In an effort to further understand its customers and maintain the .eu “competitive” edge, EURid has completed the first part of the .eu website categorisation.
200,000 domain names were crawled through and 81.67% were found to be connected to a web server. In addition, 88% of the active domain names had the potential for activation of mailboxes.
Subsequently, of the total domain names crawled through, 35 890 have been manually classified by the Milan based Italian cooperative “Opera in Fiore” according to the categorisation defined by several members of CENTR and based on NACE. The categorised websites were in different languages, mainly the 24 EU official languages.
It is an interesting graphic in that it provides the percentage breakdowns only apply to the 35,890 domain names rather than the 200,000 sample. That percentage of domain names is only 17.945%. I included a 2.245 million .EU web usage survey in web usage chapter of the Domnomics book.
Active: 11.48%
Brand Protection: 2.59%
Clone sites: 0.58%
In page redirects: 0.93%
External TLD redirects: 11.47%
Not found/forbidden: 3.32%
Holding pages: 21.19%
Internal site redirects: 2.69%
No HTML: 1.29%
Landers and affiliate pages: 0.01%
Matched external TLD redirects: 9.12%
Duplicate content: 1.59%
PPC: 4.04%
Generic redirects: 1.36%
Sale: 3.05%
HTTPS redirects: 2.75%
Unavailable: 0.62%
Social Media pages: 0.07%
Redirect to other .EU website: 2.21%
No website/no website response: 19.57%
What is missing from the Eurid effort is the percentages of redirects. The .EU is very much a successful gateway TLD where people go before being directed to the relevant ccTLD or .COM website. Brand protection registrations and their redirects to the registrant’s primary website is a very common feature in gateway TLDs. That’s the matched exernal TLD redirect % above.

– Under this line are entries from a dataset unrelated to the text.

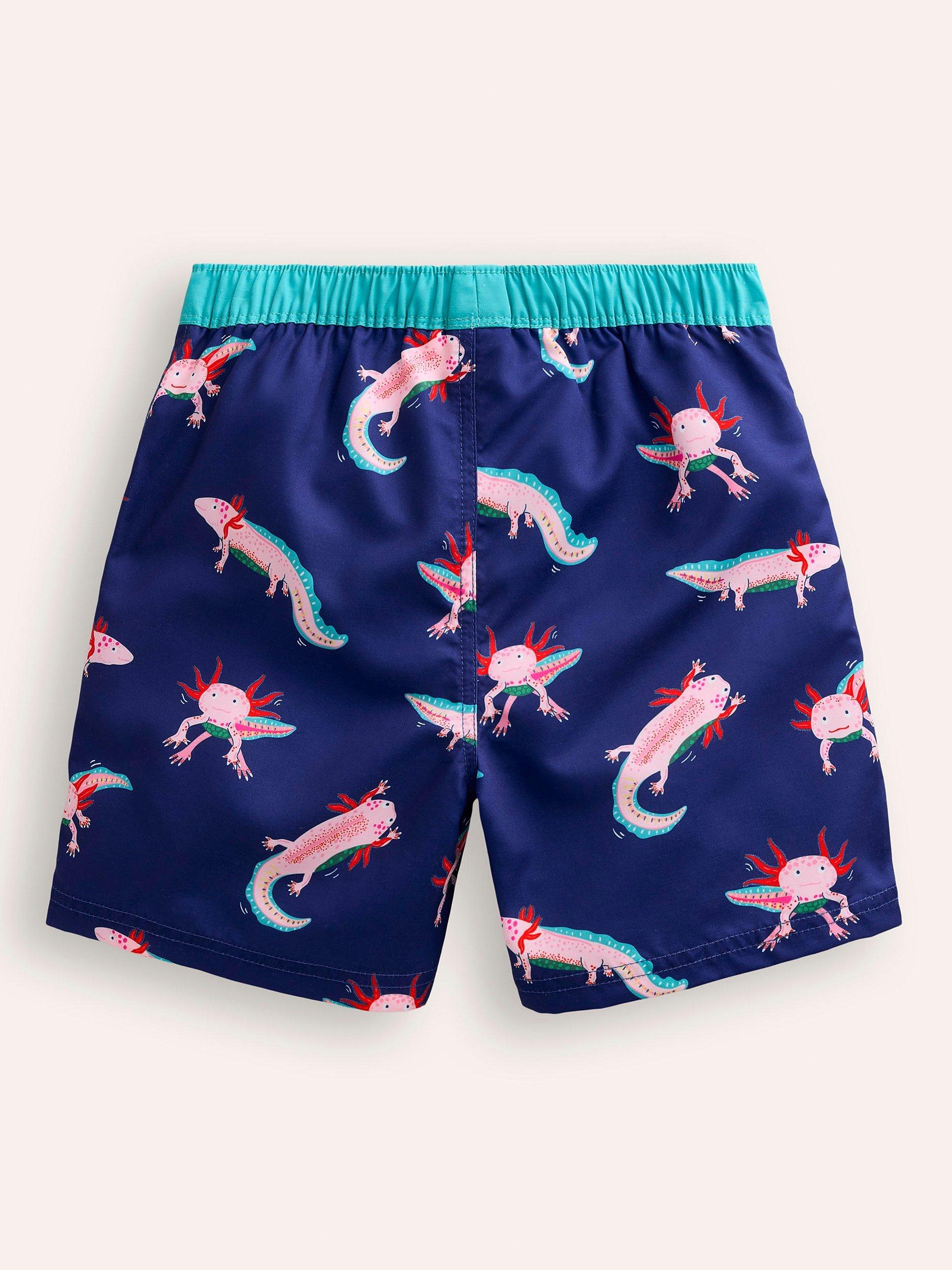 Mini Boden Kids Axolotl Print Swim Shorts Blue Multi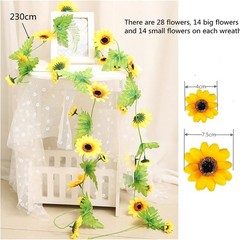 2 Pcs Artificial Sunflower Garland,Sunflower Vine with 230cm, Green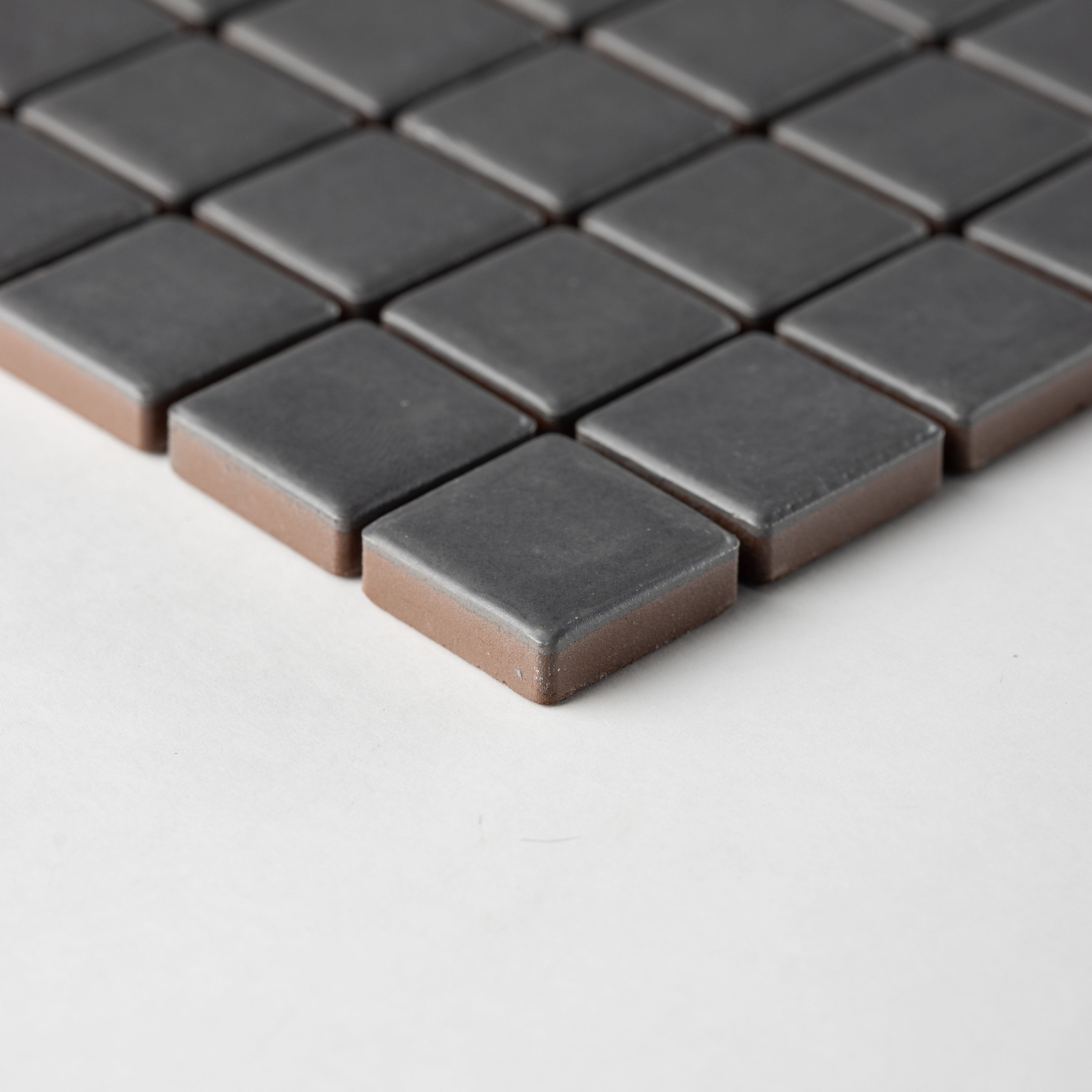 Chroma Grid | Seared Gray 1x1" Square Matte Mosaic Tile
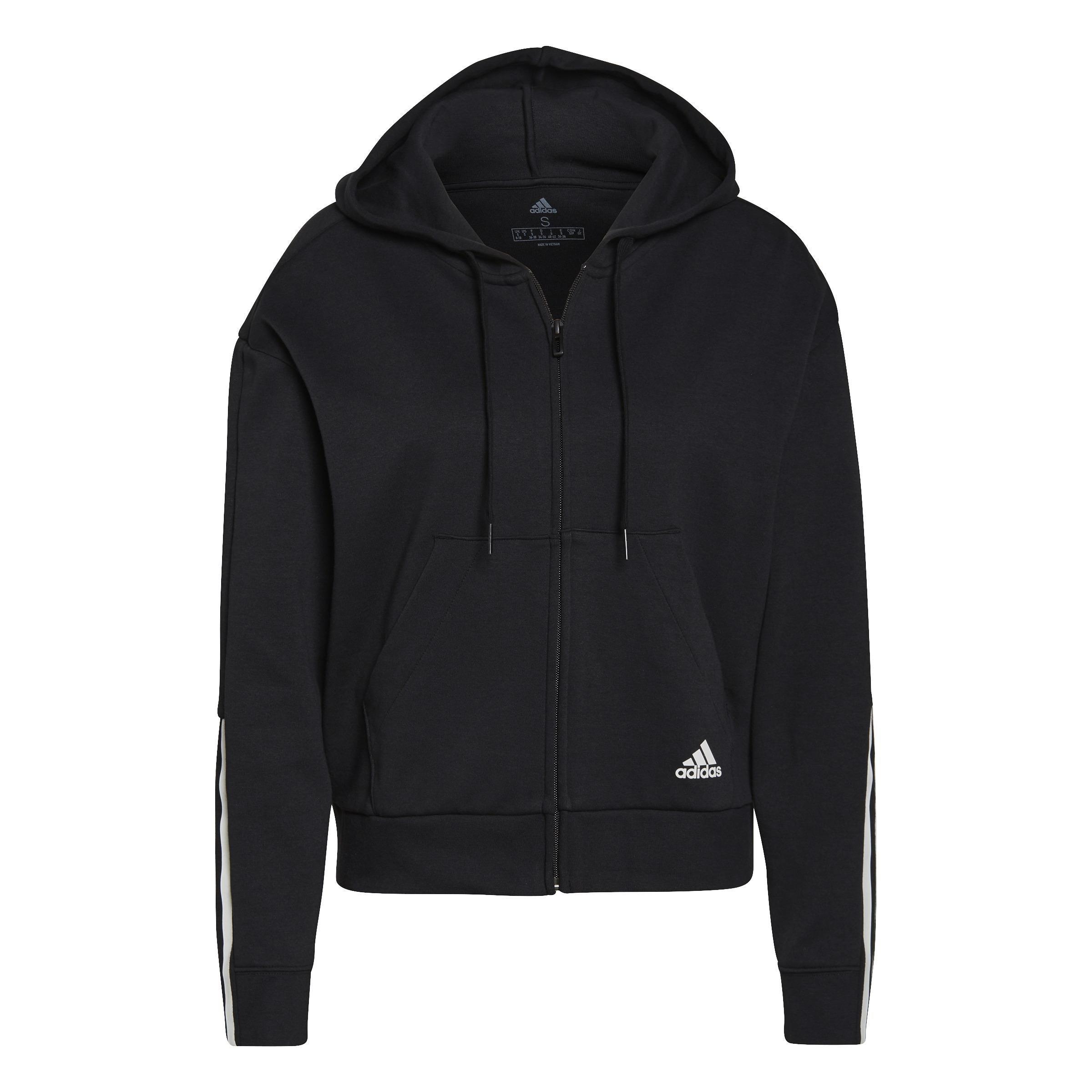 Essentials Loose-Cut 3-Stripes Full-Zip Hoodie, Black, A901_ONE, large image number 3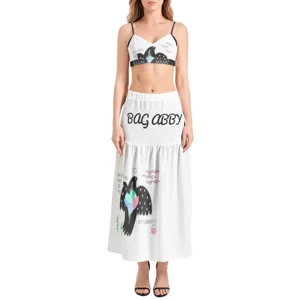 International Peace Bad Society Bralette Top and High Slit Thigh Skirt Set by Bag Abby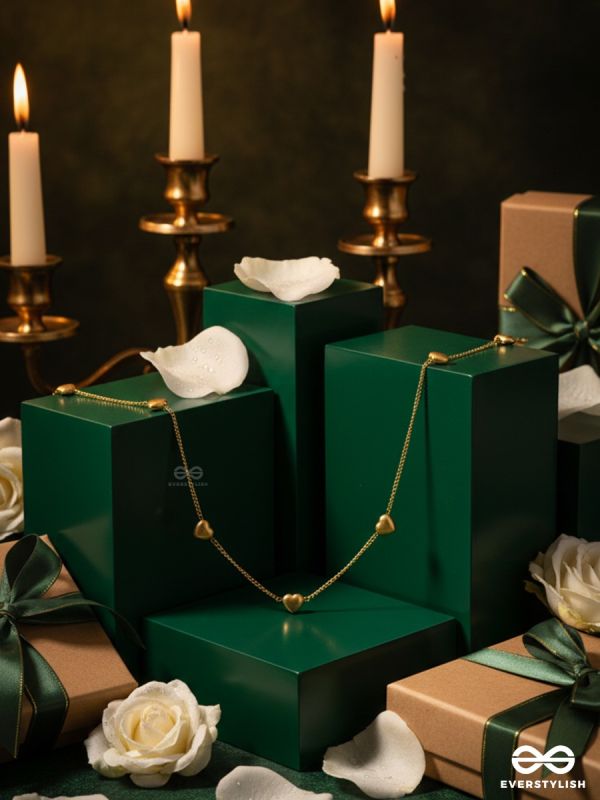 HEART PARADE – STAINLESS STEEL 18K GOLD PLATED ANTI-TARNISH HEART CHARM NECKLACE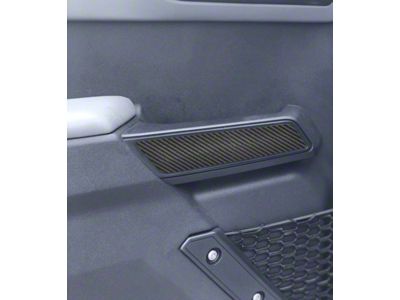 Front Side Door Pull Handle Overlays; Raw Carbon Fiber (21-25 Bronco)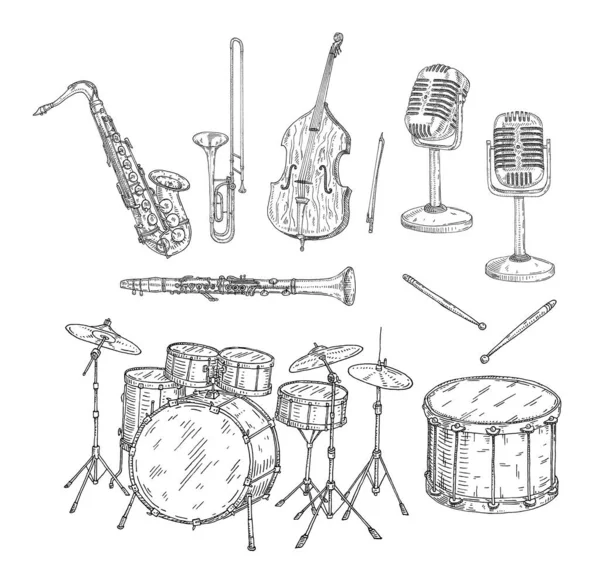 Ställ Jazzmusikinstrument Trumset Trombon Saxofon Klarinett Mikrofon Kontrabas Vektor Vintage — Stock vektor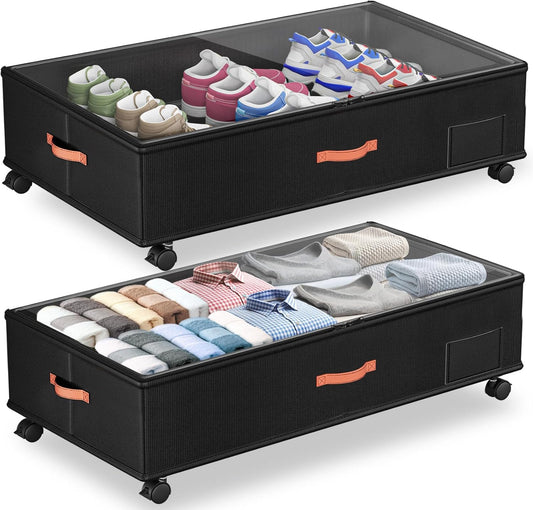 Under Bed Storage with Wheels,2-Pack Under Bed Storage Containers with Clear Lids,XXL Large Under the Bed Storage Organizer Bins With Handles,Space Saving Design for Clothes,Shoes,Books-Black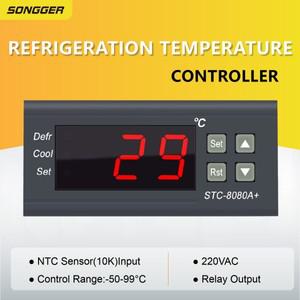 STC-8080A+ 디지털 온도 조절기 냉장고 냉동고 냉동실용 자동 제상 기능 냉각 제어 LED 디스플레이 스마트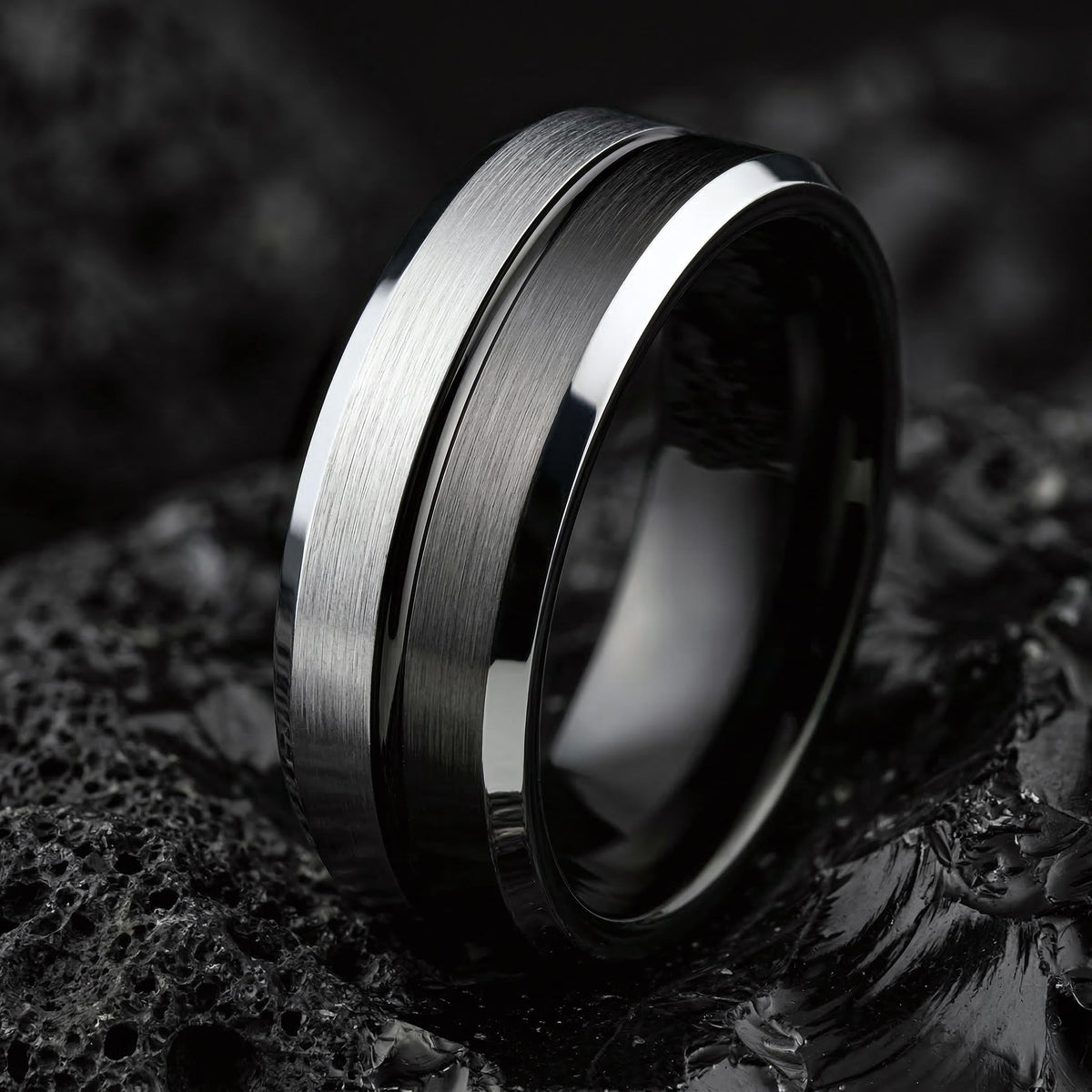 Black Silver Tungsten Wedding Band, Two Tone Mens Wedding Ring, 8mm Brushed Silver Center, Beveled Edge, Comfort Fit, Anniversary Gift Him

One of the big problems for gateway TLDs is that the level of natural (in-TLD) development is much lower than ccTLDs. Eurid has been trying hard to get development and usage started in the ccTLD and it was still feeling the effects of the landrush fiasco over ten years later. That slowed the development of the.EU considerably. It is doing a lot better than many of the new gTLDs.